State Duty

1920 - 1940

Kentucky military activities from the close of World War I to the passage of the National Defense Act in 1920 was nominal, having been confined to police duty within the State. Such duty was limited to the protection of prisoners and maintaining of order during industrial disturbances. However, this situation was altered by the National Defense Act, which established a definite progressive military policy for the Kentucky National Guard. Part of this was that Kentucky remain as a component of the 38th Division but changed what had once been three regiments of Infantry to the 138th Field Artillery, the 149th Infantry, and the 53rd and 54th Machine Gun Squadrons and other auxiliary troops which were designated.

At the Fort Knox encampment of the Kentucky National Guard in August 1922, Colonel Shaw, inspector of the Fifth Army Corps Area, pronounced Cavalry as the best looking in the National Guard area. Cavalry horses were equipped with white saddle cloths, yellow bow bands, and white halter ropes, all of which were made at the State Reformatory. With 29 out of every 100 men qualifying as marksmen and sharpshooters, regular Army Officers declared the Kentucky Infantry could outshoot all other National Guard Infantry in the United States.

On March 3, 1924, the Legislature appropriated $60,000 to provide armories in all counties in the State where National Guard home stations were maintained. Other funds subsequently became available, and by 1938, a number of excellent structures had been obtained. With good quarters and accouterments the leisure of the regiments turned to heraldry and resulted in the adoption of a regimental Coat of Arms, which embodied symbols of the regiment's services in the various wars in which they had been engaged. In 1937, because of severe floodwaters, which covered Louisville, the Governor called out the Guard for a period of seven months to perform rescue work, Guard duty and even the unusual duty of evacuating 2,906 prisoners from the flooded prison at Frankfort.

During the 1930's there were numerous violent mine strikes in southeastern Kentucky.

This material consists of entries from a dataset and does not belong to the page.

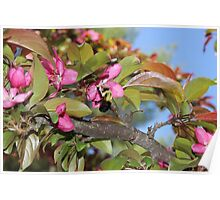 Huge Bumble Bee on a Crabapple blossom Poster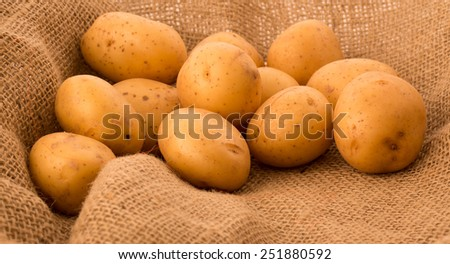 A pile of raw unpeeled potatoes - stock photo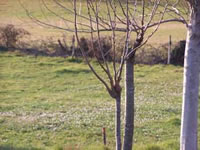 Дерево обрезанное на шип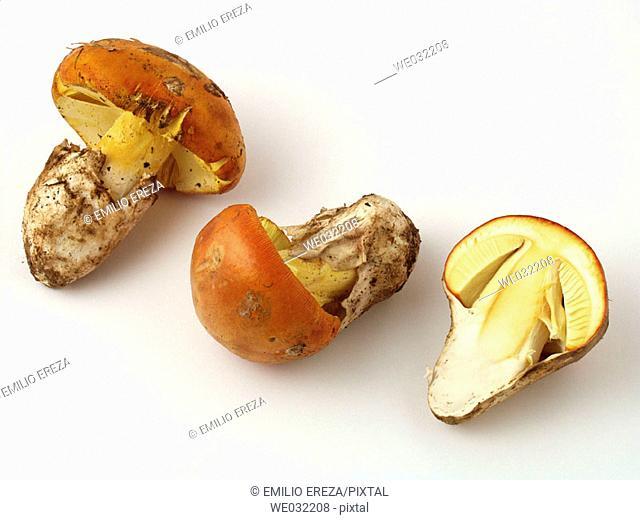 Caesar's Mushroom (Amanita cesarea)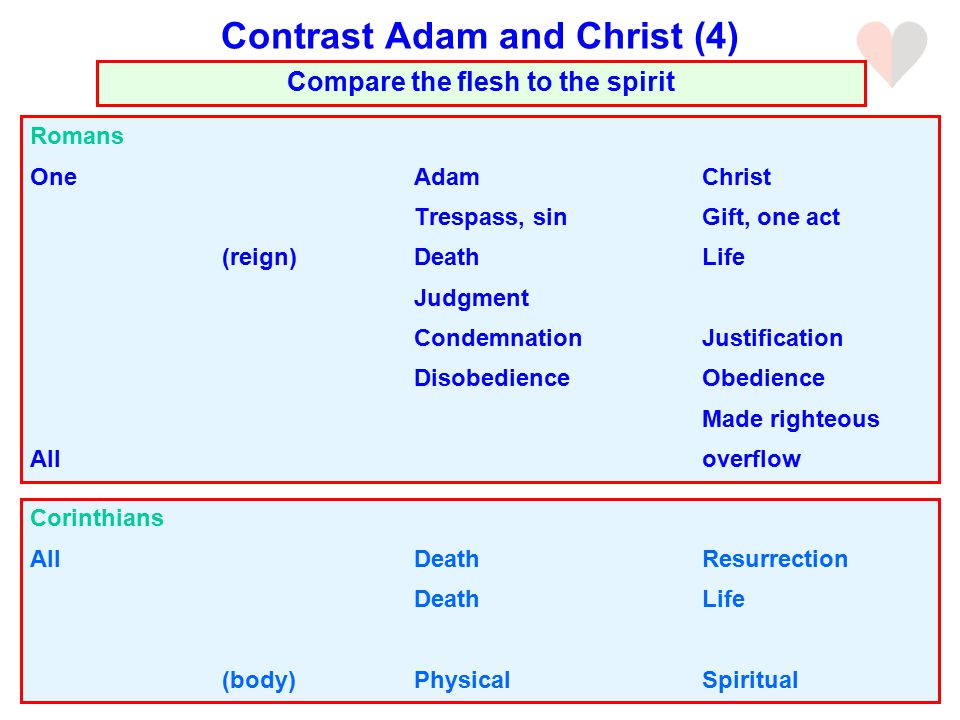 Romans OneAdamChrist Trespass, sinGift, one act (reign)DeathLife Judgment CondemnationJustification DisobedienceObedience Made righteous Alloverflow Compare the flesh to the spirit Contrast Adam and Christ (4) Corinthians AllDeathResurrection DeathLife (body)PhysicalSpiritual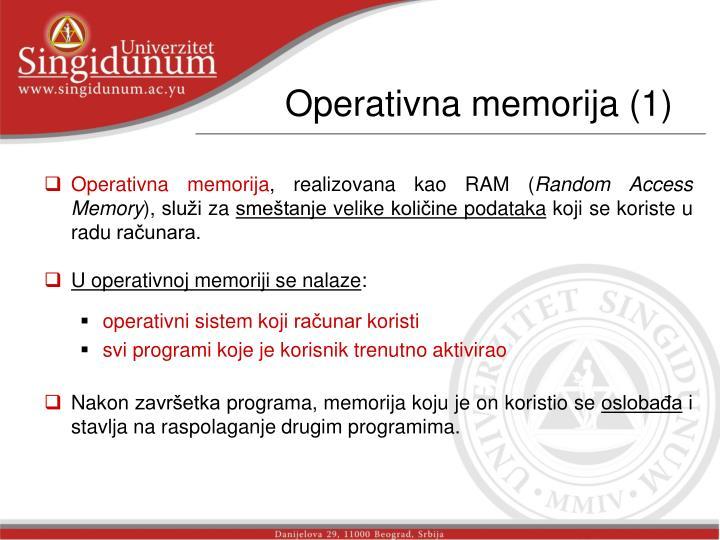Operativna memorija (1)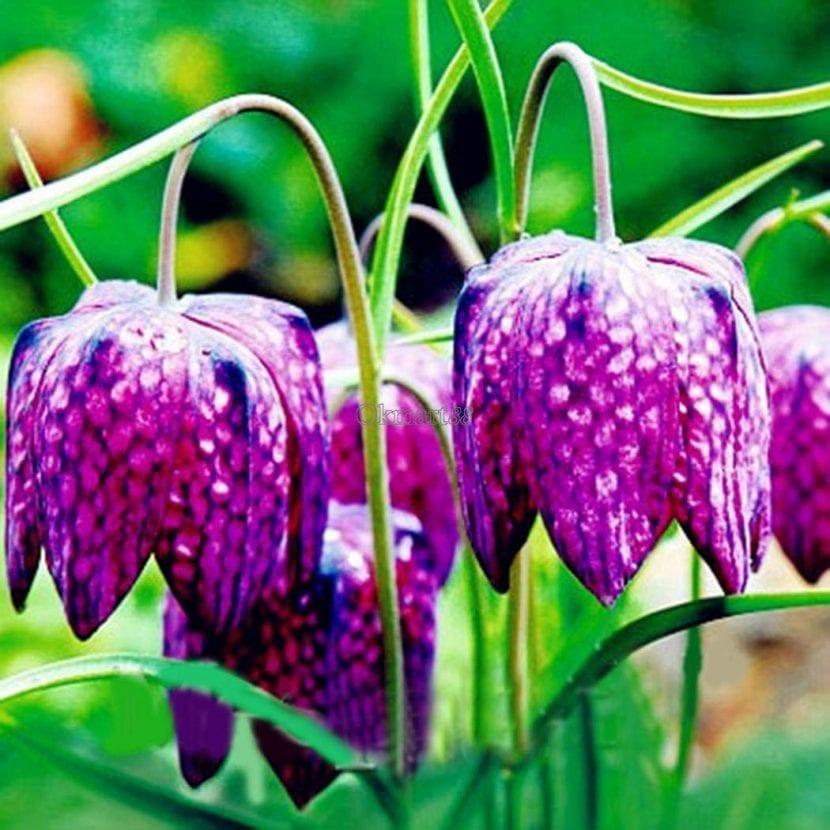 Las flores de la Fritillaria son muy decorativas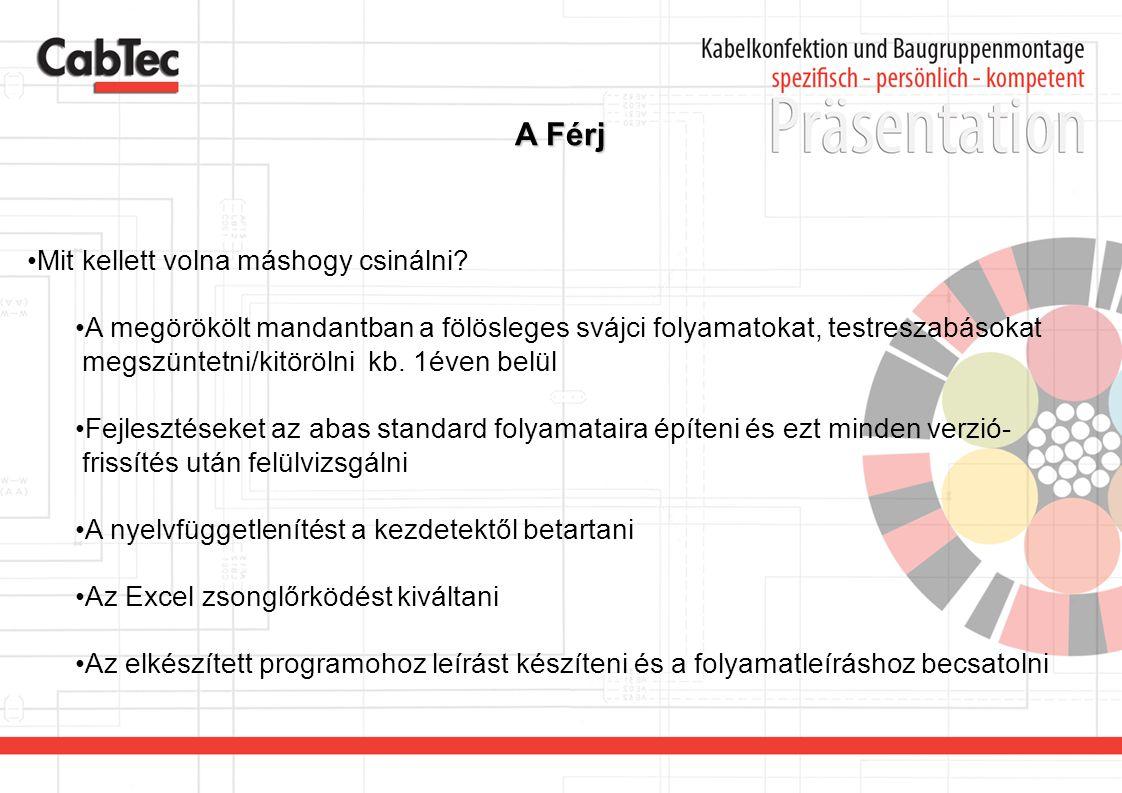 A Férj •Mit kellett volna máshogy csinálni? •A megörökölt mandantban a fölösleges svájci folyamatokat, testreszabásokat megszüntetni/kitörölni kb. 1év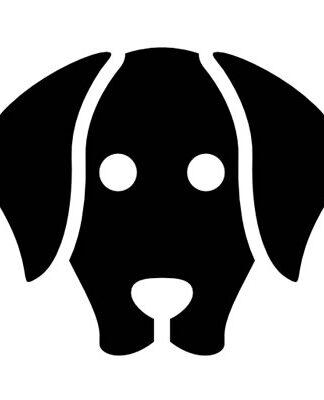 Animal DVD with Dog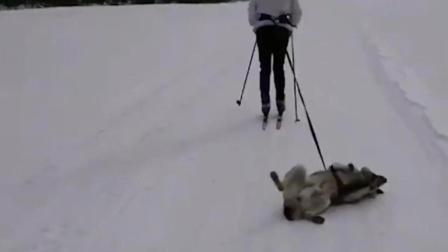 二哈: 让我当雪橇犬? 想激活我体内拉雪橇之力
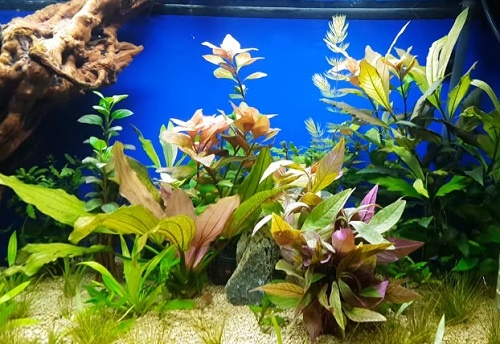 planted-tank-substrate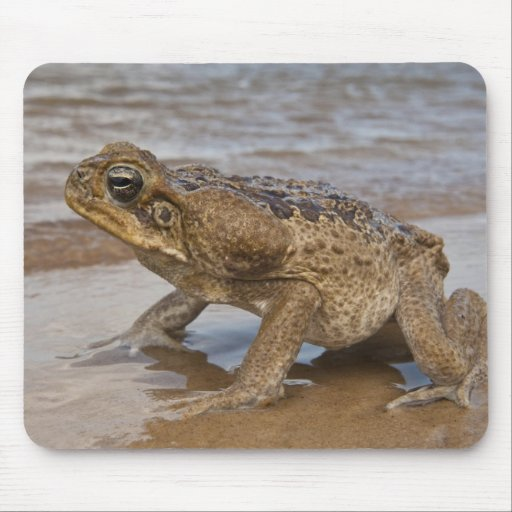 Cane Toad Rhinella marina, previously Bufo Mouse Pads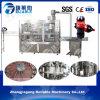 China karbonisierte Getränk-waschenden füllenden mit einer Kappe bedeckenden Maschinen-Lieferanten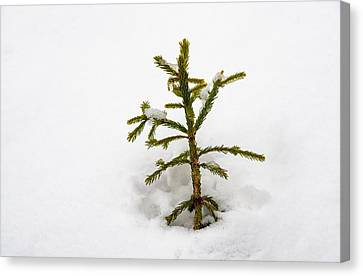 Top Of A Green Conifer Tree With Lots Of Snow In Winter Canvas Print by Matthias Hauser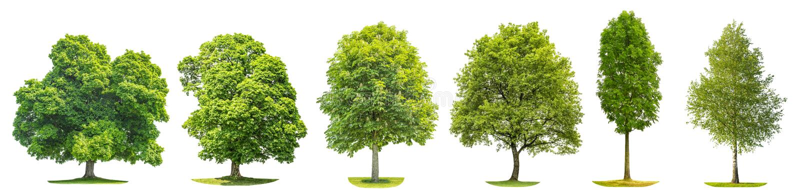 Inkasowy klonowy dębowy kasztan Odizolowywający drzewo brzozy natury przedmiot obrazy royalty free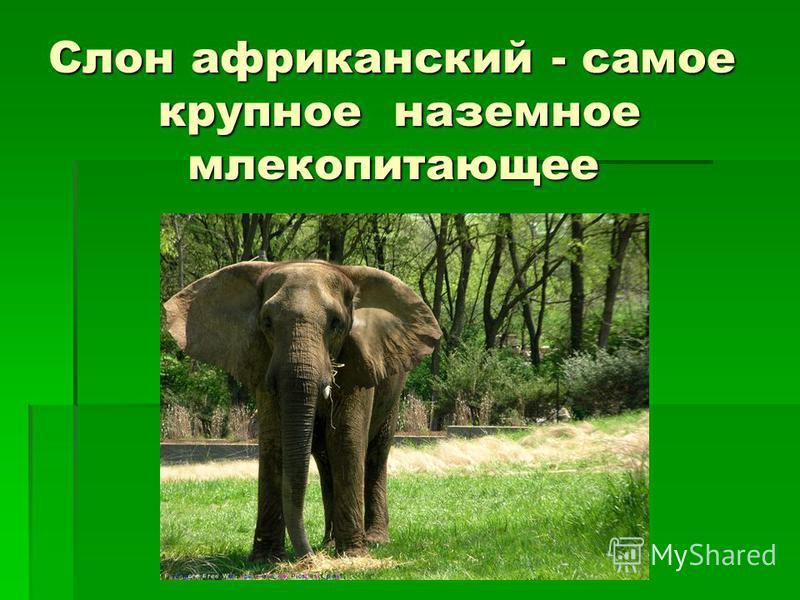Слон африканский - самое крупное наземное млекопитающее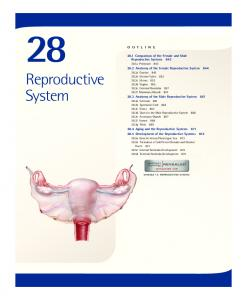 Reproductive System Comparison of the Female and Male Reproductive Systems a Perineum 843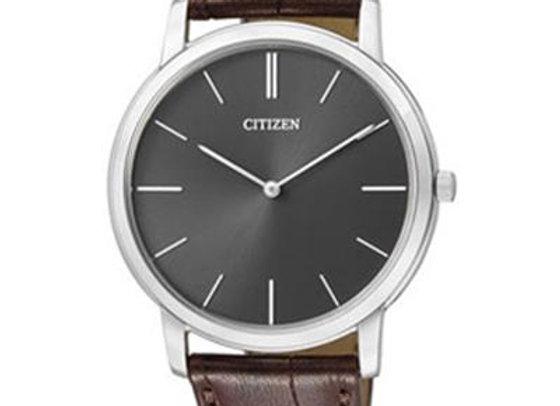 Montre Citizen AR1110-02H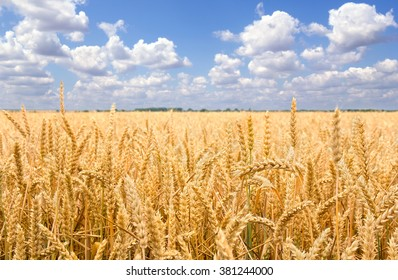 Field wheat in period harvest on background sky
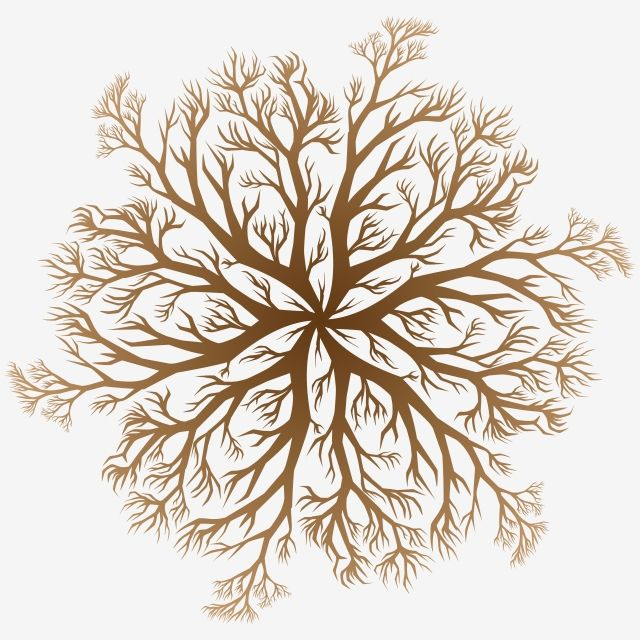 Vector Drawing Of An Oak Tree Root In Vector Form Tree Clipart Environment Roots Tree Png And Vector With Transparent Background For Free Download Mandala Background Vector Drawing Christmas Tree Background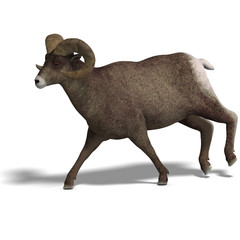 big horn sheep aries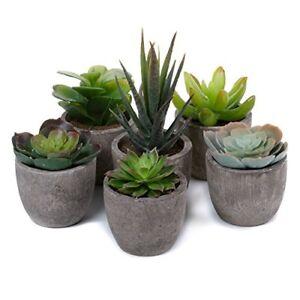 Artificial-Succulent-Plants-Series-Plastic-Decorative-Grass-Collection-1-of-T4U
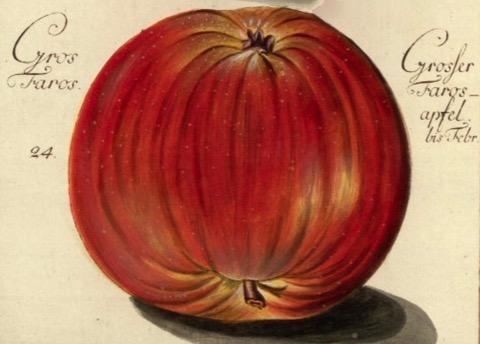 Historische Abbildung eines roten Apfels; BUND Lemgo Obstsortendatenbank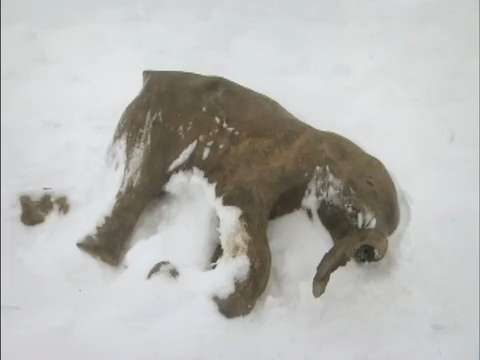 Woolly Mammoth Discovered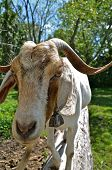 image of billy goat  - A billy goat stands on a log and stares down the world - JPG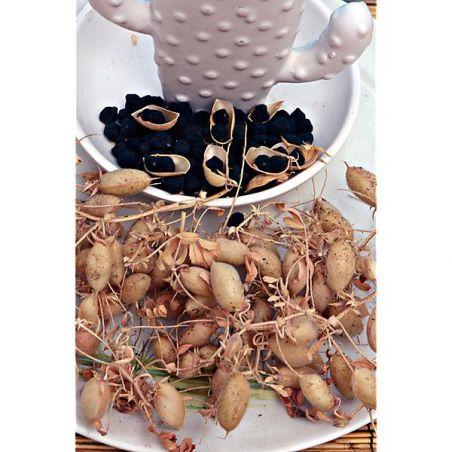 POIS CHICHE de semence NOIR de SICILE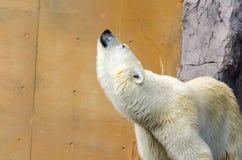 Biały niedźwiedź polarny zaskamla Fotografia Stock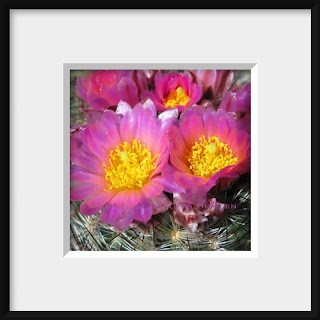 Pink Cushion Cactus Blossoms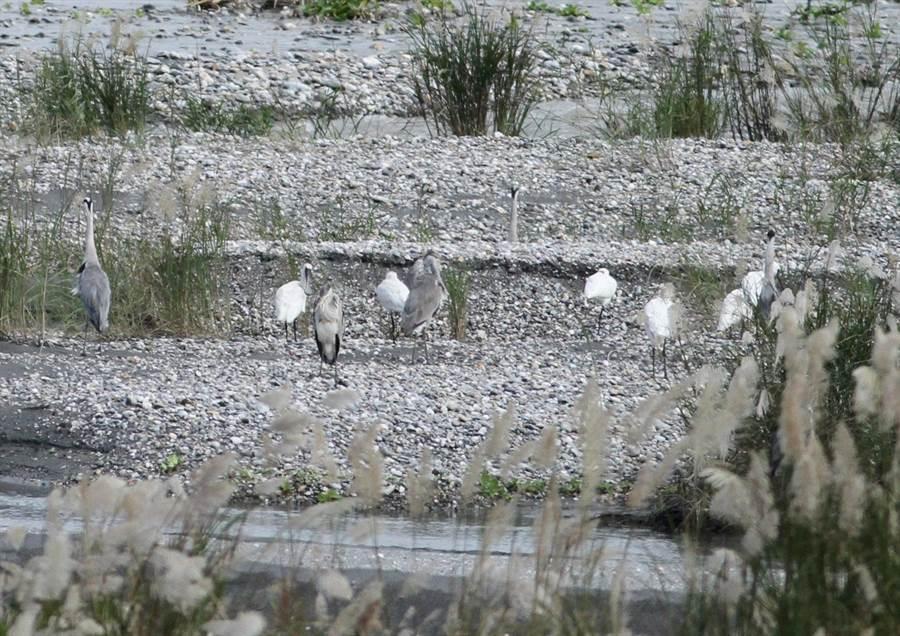 花蓮溪口近日來發現4隻稀珍保育鳥類黑面琵鷺,其中一隻雙腳帶有腳環,確認是從韓國飛來過冬的嬌客。(第九河川局提供)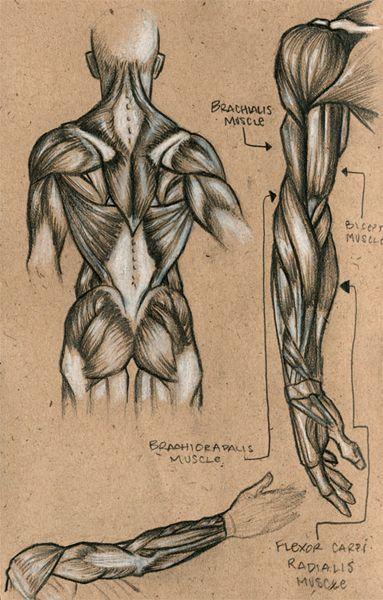 muscle sketch - Cerca con Google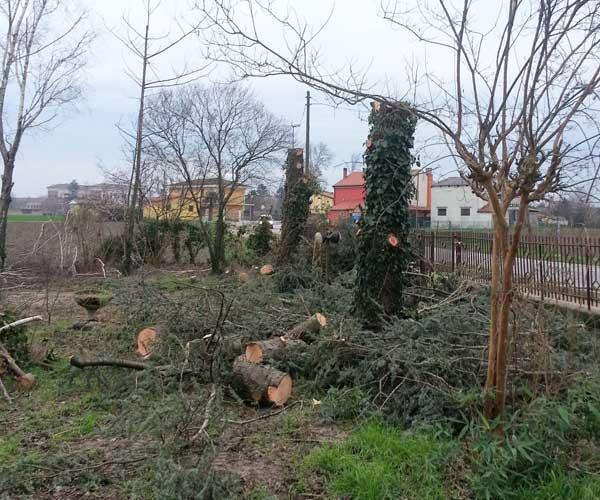 Vista di alberi senza foglie,alberi tagliati e tronchi caduti per  terra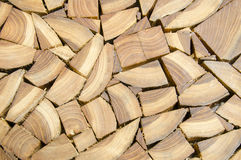 A lipe of cut stump log texture Stock Images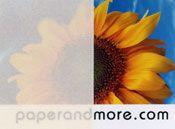 Cream / Ivory Vellum Paper 40# - Paperandmore.com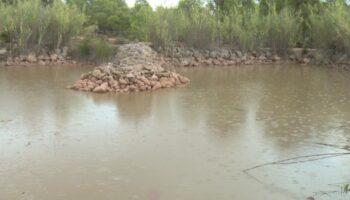 Añaden agua a la charca de La Toconera y se realizan trabajos de mantenimiento en su entorno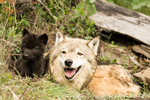 Mother and baby Gray Wolf in a den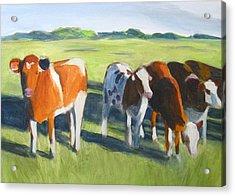 Happy Cows  Acrylic Print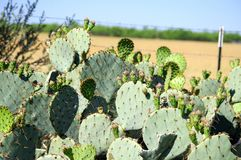 Texas Prickly pear cactus with green fruit. With grass background stock photos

Because there was no organized state police, the National Guard was called out to maintain domestic tranquility between the striking miners and the mine owners. Specifically, in 1938, units of the Kentucky National Guard were ordered to Harlan County for a nine-month period to quell a prolonged strike that had been spread by professional pickets sent to Kentucky to inspire chaos within the miners. Headquarters were set up in the Levellyn Hotel from where General Ellerby Carter commanded the units. The detachment consisted largely of young men who were in high school at the time of activation. When the chaos had been guided to order the young troops were immediately sent home to complete school and graduate. Then, as today, the National Guard was placed in a precarious position in its attempt to keep peace. The Guardsmen were often targets of both sides of the dispute; in a few instances the Guardsmen were forced to use rough tactics to protect themselves. The men served on a 300-man rotation basis with a total of 900 men being called to serve within the nine-month period.

An interesting sidelight was that, when the disturbance had been quieted, many Guardsmen were reluctant to return home. They had made the most of their active duty by establishing themselves in the community. The 1930's had been economically devastating years and consequently many of the men were provided with a method of economic subsistence. Between 1938 and 1940 there was much state duty of the Kentucky Guardsmen. They participated in many state and local festivities. With U.S. involvement in World War II imminent, the Kentucky National Guard was sent to the Wisconsin Maneuvers at Camp McCoy to sharpen its skills in case of Federal activation. The maneuver was the largest peacetime assembly of troops in the history of the U.S. The maneuvers provided a great learning experience for the Kentucky National Guard. It was learned that if a Guard unit was activated it had to become a fast moving, modern strike force. To facilitate such rapid movement it was necessary that wire communications be abandoned because of the slow process of retrieving the wire. Radio signal type communications were necessary. The maneuvers also provided a cultural education to many mountain boys who had never been away from home or seen a streamlined train.